PROVIDED PASSAGE
First-run download. finetune.py downloads Qwen2.5-0.5B-Instruct (~1 GB) from the Hugging Face Hub on first run. Subsequent runs use the local cache (~/.cache/huggingface/). An internet connection is required for the first run.

Run

Training (default 50 optimiser steps, rough estimate: 2–5 minutes on RTX 3080):

python finetune.py

Longer training run:

python finetune.py --steps 200

Inference (requires completed training run):

python infer.py

Smoke test (loads model — allow 1–3 minutes, rough estimate):

pytest test_smoke.py -v -m slow

Expected output

finetune.py:

Device: cuda
Dataset: 20 examples
trainable params: 786,432 || all params: 494,476,288 || trainable%: 0.1590
Training for 50 optimiser steps (gradient accumulation = 4)...
  step    1/50  loss=2.xxxx
  step   10/50  loss=1.xxxx
  step   20/50  loss=0.xxxx
  ...
Adapter saved to: ./lora_adapter

Loss should decrease over 50 steps on this small dataset. A final loss below 1.0 indicates the adapter is fitting the training examples. Overfitting on 20 examples is expected and expected — the purpose is pipeline verification, not generalisation.

REQUIRED TASKS
[A] Condense the paragraph of the fine-tuning instructions that begins "First-run download." into a short bulleted list that keeps its main facts.
[B] According to the fine-tuning instructions, how many optimiser steps does the default training run use?
[C] Carry on with the fine-tuning instructions, starting after their last sentence.

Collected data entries
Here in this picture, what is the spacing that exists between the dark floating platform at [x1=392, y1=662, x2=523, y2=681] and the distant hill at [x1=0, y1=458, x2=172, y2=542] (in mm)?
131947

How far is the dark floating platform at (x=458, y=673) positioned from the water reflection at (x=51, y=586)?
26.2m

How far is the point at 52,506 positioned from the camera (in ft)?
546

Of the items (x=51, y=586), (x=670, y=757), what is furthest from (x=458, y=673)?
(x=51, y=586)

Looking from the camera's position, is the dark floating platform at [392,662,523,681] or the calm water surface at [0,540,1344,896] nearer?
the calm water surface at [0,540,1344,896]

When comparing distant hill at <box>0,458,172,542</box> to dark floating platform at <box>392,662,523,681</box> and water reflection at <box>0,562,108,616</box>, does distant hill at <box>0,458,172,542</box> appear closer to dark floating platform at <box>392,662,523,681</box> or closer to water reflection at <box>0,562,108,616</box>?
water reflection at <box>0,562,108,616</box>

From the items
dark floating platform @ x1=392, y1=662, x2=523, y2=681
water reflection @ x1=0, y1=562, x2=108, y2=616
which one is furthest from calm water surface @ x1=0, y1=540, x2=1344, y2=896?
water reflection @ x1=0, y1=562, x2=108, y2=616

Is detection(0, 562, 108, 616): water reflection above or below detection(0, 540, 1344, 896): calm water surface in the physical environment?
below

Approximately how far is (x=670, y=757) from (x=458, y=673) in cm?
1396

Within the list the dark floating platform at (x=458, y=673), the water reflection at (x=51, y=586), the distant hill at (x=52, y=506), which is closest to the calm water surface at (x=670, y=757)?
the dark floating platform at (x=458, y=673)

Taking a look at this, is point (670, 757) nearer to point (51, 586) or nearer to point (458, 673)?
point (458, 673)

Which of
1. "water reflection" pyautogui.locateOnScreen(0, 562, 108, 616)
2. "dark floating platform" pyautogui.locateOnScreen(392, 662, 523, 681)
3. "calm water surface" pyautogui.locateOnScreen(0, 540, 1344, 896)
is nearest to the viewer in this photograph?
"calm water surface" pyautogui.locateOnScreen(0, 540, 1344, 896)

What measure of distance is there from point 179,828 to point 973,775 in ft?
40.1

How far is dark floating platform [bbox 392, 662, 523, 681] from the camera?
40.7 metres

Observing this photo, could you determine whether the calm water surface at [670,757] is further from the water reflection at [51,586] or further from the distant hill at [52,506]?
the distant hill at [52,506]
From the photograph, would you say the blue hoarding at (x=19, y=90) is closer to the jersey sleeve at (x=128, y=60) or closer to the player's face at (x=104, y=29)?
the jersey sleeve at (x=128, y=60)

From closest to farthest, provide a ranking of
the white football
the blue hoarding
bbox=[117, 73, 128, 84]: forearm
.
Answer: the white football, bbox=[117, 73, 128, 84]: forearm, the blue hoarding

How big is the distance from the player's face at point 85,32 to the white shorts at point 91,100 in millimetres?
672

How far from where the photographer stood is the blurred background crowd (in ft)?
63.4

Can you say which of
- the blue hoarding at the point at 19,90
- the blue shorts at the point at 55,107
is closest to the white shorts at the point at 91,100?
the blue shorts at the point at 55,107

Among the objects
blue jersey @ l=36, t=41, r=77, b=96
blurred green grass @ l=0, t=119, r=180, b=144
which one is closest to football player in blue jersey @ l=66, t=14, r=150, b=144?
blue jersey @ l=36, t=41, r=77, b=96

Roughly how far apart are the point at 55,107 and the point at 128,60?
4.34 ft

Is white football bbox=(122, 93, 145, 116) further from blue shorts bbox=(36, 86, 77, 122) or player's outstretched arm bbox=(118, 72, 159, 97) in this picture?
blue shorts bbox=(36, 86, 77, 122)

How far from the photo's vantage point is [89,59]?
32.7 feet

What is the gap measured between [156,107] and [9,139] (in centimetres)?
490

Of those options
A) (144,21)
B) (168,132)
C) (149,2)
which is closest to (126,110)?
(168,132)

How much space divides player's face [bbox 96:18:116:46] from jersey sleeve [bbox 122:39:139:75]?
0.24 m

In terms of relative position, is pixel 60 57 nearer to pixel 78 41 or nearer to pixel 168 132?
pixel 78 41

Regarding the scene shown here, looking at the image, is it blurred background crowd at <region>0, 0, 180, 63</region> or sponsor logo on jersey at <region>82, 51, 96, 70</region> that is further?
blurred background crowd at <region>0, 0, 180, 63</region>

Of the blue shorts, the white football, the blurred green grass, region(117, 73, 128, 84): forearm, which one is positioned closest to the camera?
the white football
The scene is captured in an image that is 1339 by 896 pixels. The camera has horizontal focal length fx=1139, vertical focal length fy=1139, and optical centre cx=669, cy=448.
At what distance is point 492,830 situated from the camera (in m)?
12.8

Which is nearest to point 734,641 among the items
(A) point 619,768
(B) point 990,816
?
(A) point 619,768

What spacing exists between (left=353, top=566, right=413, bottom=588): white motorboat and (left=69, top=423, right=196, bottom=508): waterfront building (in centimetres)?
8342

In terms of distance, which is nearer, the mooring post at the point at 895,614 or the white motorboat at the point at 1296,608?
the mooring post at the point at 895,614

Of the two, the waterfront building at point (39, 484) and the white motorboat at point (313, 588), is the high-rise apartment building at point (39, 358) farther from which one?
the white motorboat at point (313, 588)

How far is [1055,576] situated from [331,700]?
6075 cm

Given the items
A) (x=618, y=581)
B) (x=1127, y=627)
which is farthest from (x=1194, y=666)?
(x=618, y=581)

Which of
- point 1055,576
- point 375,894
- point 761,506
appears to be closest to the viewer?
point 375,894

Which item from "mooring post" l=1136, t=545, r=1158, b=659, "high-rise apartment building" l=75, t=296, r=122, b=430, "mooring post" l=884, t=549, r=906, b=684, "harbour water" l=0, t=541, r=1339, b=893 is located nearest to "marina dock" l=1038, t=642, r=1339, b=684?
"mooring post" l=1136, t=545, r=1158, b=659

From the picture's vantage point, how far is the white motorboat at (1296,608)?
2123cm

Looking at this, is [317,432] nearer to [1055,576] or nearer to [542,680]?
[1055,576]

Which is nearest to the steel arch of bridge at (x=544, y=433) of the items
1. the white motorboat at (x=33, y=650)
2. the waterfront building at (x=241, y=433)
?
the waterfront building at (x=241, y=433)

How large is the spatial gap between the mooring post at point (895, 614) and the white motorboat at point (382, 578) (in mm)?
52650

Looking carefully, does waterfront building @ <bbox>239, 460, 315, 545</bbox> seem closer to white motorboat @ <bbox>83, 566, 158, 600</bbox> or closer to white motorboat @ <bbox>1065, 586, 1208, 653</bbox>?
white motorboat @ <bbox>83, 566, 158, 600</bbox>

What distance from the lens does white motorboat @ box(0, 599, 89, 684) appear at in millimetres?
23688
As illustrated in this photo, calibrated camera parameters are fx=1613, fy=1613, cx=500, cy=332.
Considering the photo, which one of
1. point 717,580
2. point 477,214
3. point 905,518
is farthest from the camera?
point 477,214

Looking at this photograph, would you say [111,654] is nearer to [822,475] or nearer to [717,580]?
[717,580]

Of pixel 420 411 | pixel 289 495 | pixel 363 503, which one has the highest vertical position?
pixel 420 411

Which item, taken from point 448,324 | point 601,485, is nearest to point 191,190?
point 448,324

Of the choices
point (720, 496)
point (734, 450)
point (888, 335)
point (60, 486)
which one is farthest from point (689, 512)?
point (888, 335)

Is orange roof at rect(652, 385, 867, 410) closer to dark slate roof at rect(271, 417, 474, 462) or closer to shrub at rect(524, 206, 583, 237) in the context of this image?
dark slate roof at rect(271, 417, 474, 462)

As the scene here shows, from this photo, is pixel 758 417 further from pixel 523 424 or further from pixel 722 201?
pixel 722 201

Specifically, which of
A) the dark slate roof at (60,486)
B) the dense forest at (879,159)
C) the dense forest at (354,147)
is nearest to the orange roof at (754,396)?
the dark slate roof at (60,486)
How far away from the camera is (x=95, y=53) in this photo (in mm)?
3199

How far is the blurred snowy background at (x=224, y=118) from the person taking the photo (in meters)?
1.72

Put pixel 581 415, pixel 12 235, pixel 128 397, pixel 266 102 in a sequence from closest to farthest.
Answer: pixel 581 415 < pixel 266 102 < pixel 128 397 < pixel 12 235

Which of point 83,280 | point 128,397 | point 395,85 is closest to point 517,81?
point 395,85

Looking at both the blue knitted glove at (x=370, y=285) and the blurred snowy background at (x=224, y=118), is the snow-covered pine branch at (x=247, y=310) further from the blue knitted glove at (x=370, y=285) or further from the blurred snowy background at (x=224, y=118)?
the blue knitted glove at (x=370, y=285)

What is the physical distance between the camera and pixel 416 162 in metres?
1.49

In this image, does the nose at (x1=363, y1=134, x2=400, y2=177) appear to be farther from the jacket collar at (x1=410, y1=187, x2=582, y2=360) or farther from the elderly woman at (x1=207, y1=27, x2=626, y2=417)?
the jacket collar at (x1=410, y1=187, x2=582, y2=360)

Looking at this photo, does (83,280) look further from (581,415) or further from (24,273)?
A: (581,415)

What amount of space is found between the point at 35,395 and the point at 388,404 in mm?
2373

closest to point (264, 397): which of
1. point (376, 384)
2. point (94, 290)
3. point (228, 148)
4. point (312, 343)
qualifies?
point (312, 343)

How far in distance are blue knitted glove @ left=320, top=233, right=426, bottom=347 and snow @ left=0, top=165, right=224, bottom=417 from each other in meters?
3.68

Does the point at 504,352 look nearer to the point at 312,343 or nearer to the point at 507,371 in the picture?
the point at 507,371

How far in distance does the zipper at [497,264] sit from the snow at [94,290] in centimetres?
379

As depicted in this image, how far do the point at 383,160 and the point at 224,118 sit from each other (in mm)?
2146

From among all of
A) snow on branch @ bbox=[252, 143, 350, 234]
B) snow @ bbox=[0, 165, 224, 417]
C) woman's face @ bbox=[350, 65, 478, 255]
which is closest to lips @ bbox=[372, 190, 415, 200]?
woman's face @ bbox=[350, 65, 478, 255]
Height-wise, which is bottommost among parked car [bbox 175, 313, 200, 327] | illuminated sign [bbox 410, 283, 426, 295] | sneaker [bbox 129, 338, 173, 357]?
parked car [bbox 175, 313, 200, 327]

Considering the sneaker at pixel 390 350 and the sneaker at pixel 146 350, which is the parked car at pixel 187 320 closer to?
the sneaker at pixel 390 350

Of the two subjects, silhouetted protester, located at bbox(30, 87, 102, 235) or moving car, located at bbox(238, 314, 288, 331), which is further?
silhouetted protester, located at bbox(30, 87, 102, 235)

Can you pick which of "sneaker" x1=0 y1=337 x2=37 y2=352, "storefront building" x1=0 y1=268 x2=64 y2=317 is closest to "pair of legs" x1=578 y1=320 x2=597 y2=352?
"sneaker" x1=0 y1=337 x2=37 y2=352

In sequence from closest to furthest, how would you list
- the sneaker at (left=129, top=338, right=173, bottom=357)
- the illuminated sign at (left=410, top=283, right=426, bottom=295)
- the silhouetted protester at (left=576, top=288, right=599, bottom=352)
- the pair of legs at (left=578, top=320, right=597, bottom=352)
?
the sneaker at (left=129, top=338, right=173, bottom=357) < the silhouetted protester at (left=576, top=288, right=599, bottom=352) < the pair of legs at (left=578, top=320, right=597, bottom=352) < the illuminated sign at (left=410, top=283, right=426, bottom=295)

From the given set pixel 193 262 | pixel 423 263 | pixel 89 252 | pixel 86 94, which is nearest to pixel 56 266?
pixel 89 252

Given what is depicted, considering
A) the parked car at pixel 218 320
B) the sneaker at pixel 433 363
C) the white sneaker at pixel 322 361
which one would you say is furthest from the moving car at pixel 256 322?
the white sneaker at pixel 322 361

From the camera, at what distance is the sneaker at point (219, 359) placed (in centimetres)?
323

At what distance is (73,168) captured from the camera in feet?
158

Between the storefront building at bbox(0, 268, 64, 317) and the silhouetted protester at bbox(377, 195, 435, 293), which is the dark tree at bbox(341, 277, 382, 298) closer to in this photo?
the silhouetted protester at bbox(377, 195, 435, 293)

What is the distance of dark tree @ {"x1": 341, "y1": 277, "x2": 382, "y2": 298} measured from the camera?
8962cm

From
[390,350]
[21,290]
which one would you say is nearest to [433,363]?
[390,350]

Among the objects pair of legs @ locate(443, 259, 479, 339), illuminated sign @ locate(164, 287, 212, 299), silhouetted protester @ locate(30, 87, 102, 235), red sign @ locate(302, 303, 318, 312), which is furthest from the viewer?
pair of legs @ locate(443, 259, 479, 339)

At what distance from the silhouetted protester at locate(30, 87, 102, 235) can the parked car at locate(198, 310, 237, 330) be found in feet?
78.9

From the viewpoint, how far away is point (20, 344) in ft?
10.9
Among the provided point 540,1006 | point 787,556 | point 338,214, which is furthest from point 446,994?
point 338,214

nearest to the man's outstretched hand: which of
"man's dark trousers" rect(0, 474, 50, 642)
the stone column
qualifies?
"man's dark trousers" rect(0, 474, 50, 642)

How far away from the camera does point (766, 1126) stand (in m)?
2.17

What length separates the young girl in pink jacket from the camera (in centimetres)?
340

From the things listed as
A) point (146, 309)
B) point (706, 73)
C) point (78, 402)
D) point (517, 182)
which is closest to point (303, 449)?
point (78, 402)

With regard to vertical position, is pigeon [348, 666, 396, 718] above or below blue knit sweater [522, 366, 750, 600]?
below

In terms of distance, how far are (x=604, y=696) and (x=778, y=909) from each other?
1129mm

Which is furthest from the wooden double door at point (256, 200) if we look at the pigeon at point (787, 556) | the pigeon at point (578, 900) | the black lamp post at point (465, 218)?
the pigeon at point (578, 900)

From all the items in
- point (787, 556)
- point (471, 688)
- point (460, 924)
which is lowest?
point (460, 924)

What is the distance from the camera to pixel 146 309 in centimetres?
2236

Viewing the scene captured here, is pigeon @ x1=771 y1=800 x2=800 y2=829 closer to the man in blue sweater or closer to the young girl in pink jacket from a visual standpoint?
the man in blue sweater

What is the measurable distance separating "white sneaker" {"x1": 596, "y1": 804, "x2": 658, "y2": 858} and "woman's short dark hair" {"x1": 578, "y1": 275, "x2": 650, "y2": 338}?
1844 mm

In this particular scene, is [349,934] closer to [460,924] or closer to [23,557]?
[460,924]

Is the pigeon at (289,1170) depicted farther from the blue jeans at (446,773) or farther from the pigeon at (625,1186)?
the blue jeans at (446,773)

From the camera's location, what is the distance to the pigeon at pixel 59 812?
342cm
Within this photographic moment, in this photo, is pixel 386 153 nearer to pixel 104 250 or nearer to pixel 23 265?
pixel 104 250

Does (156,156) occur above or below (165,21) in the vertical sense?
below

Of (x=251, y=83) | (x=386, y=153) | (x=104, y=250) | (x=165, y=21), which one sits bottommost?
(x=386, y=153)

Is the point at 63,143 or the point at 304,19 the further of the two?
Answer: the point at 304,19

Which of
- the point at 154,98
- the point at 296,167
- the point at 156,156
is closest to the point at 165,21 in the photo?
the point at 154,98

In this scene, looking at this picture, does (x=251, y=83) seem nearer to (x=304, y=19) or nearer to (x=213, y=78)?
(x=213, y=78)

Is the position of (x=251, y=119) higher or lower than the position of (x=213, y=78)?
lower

ANSWER LIST
[A]
- On its first run, finetune.py downloads Qwen2.5-0.5B-Instruct (about 1 GB) from the Hugging Face Hub.
- Later runs use the local cache at ~/.cache/huggingface/.
- The first run needs an internet connection.

[B] 50 optimiser steps.

[C]
pytest test_smoke.py -v -m slow:

test_smoke.py::test_training_loop_and_generation PASSED

Scaling up: QLoRA on a 7B model on RTX 4000 Ada

The RTX 4000 Ada (20 GB) can run QLoRA on a 7B model. Pseudo-configuration:

from transformers import BitsAndBytesConfig
from peft import LoraConfig, TaskType

bnb_config = BitsAndBytesConfig(
    load_in_4bit=True,
    bnb_4bit_quant_type="nf4",        # NormalFloat4 — optimal for normal weight distributions
    bnb_4bit_use_double_quant=True,   # quantise the quantisation constants too (~0.5 bits/param saving)
    bnb_4bit_compute_dtype=torch.bfloat16,
)

lora_config = LoraConfig(
    task_type=TaskType.CAUSAL_LM,
    r=16,
    lora_alpha=32,
    lora_dropout=0.05,
    target_modules=["q_proj", "k_proj", "v_proj", "o_proj",
                    "gate_proj", "up_proj", "down_proj"],
    bias="none",
)

model = AutoModelForCausalLM.from_pretrained(
    "meta-llama/Llama-3.1-8B-Instruct",
    quantization_config=bnb_config,
    device_map="auto",
)

# Enable gradient checkpointing to halve activation memory.
model.gradient_checkpointing_enable()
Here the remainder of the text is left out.